----- DATA LISTING -----

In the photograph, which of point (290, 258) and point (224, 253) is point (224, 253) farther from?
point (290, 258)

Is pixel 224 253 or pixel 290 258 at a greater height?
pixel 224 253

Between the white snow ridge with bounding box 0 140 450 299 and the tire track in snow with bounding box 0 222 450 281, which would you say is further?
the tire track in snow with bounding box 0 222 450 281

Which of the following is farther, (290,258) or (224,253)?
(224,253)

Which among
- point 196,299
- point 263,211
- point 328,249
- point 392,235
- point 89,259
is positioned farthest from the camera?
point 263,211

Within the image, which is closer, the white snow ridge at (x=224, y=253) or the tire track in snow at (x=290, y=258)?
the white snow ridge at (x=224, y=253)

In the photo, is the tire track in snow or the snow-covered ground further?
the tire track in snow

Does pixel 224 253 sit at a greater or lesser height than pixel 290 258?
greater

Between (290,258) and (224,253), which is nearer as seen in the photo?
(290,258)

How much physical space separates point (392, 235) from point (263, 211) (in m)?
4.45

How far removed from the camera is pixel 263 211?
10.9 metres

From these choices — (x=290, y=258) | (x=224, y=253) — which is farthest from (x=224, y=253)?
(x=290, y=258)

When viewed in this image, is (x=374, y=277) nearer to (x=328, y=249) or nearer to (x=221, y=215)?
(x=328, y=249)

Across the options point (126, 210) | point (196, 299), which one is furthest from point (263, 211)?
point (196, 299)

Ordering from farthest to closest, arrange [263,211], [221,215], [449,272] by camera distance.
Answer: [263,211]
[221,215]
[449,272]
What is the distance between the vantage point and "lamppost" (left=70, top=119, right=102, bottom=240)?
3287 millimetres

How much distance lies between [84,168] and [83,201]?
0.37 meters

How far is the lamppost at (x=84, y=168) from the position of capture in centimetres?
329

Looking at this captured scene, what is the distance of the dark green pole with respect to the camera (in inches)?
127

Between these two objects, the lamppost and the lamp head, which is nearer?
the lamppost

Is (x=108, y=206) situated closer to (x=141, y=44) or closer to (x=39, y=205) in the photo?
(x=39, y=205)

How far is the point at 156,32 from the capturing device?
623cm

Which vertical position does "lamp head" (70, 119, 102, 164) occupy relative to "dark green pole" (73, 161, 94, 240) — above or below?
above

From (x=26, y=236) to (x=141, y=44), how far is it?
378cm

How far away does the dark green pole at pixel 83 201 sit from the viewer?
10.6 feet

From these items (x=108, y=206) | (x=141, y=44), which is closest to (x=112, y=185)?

-----

TASK DIRECTIONS
Copy every item above word for word, in the same order.

COMPLETED TASK
In the photograph, which of point (290, 258) and point (224, 253) is point (224, 253) farther from?
point (290, 258)

Is pixel 224 253 or pixel 290 258 at a greater height?
pixel 224 253

Between the white snow ridge with bounding box 0 140 450 299 and the tire track in snow with bounding box 0 222 450 281, which would you say is further?
the tire track in snow with bounding box 0 222 450 281

Which of the following is farther, (290,258) or (224,253)?
(224,253)

Which among
- point 196,299
- point 263,211
- point 328,249
- point 392,235
- point 89,259
is positioned farthest from the camera?
point 263,211

Within the image, which is closer, the white snow ridge at (x=224, y=253) or the tire track in snow at (x=290, y=258)?
the white snow ridge at (x=224, y=253)

In the photo, is the tire track in snow or the snow-covered ground further?
the tire track in snow

Does pixel 224 253 sit at a greater or lesser height than pixel 290 258?
greater

Between (290,258) and (224,253), which is nearer as seen in the photo?
(290,258)

How much physical space separates point (392, 235) from point (263, 211) (in m)?
4.45

How far removed from the camera is pixel 263 211?
10.9 metres

From these choices — (x=290, y=258) | (x=224, y=253) — which is farthest from (x=224, y=253)?
(x=290, y=258)

When viewed in this image, is (x=374, y=277) nearer to (x=328, y=249) or nearer to (x=221, y=215)?
(x=328, y=249)

Across the options point (126, 210) | point (196, 299), which one is furthest from point (263, 211)?
point (196, 299)

Ordering from farthest to closest, arrange [263,211], [221,215], [449,272] by camera distance.
Answer: [263,211]
[221,215]
[449,272]
What is the distance between the vantage point and "lamppost" (left=70, top=119, right=102, bottom=240)?
3287 millimetres

How much distance lies between [84,168] and [83,201]?
0.37 meters

How far is the lamppost at (x=84, y=168) from the position of capture in centimetres?
329

Looking at this captured scene, what is the distance of the dark green pole with respect to the camera (in inches)?
127

Between these two objects, the lamppost and the lamp head, which is nearer?
the lamppost

Is (x=108, y=206) situated closer to (x=141, y=44) or closer to (x=39, y=205) in the photo?
(x=39, y=205)

How far is the point at 156,32 from the capturing device?
623cm

Which vertical position does "lamp head" (70, 119, 102, 164) occupy relative to "dark green pole" (73, 161, 94, 240) — above or below?
above

From (x=26, y=236) to (x=141, y=44), how far is it?
378cm

How far away does the dark green pole at pixel 83 201 sit from the viewer?
10.6 feet

From these items (x=108, y=206) | (x=141, y=44), which is closest to (x=112, y=185)?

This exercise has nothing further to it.